Last week, I did a hardware upgrade on my home PC. Originally, I had an EliteGroup 848P-A motherboard with a Pentium 4 2.8GHz (Prescott) with 2 GB of DDR 400 RAM. The new configuration has a Gigabyte GA-P35-S3G motherboard with a Pentium Dual Core E2220 (2.4GHz) and 4 GB of DDR2 800 RAM. It was a pretty cheap upgrade, and performance on compute-intensive tasks seems to be about 2x faster. Kubuntu 8.04 recognized all of the new hardware; no reconfiguration was necessary.

Weirdly, there is one important application that no longer works following the upgrade: Eclipse. I get repeated segfaults in libjvm.so. As far as I can tell, it's not a hardware problem. All other applications I have tried have been 100% stable, my CPU temperature has not exceeded 41 C for either core, memtest86+ did not find any problems with the memory, etc.

So, I conclude that it's some sort of software problem. Could it be a weird interaction between SWT and gtk+? This is where native code really sucks.

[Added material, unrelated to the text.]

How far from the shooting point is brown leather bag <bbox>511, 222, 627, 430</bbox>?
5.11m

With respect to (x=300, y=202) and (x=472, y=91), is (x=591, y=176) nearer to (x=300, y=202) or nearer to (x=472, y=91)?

In the meantime, I'm using Netbeans for Java development. It's gotten quite a bit better since the last time I used it. It's maybe not quite as polished as Eclipse, but the important features (code completion, cross-referencing, and refactoring) are there.

2 comments:

David Hovemeyer said...

Update: the CPU temp for core 1 sometimes reaches 43 C. That still seems fairly cool.

Jeremy Manson said...

Is it this one? 64-bit + 1.6.0_04+ only:

http://bugs.sun.com/bugdatabase/view_bug.do?bug_id=6614100

There is a workaround that involves forcing hotspot not to compile some class or another.

Oh, and hello!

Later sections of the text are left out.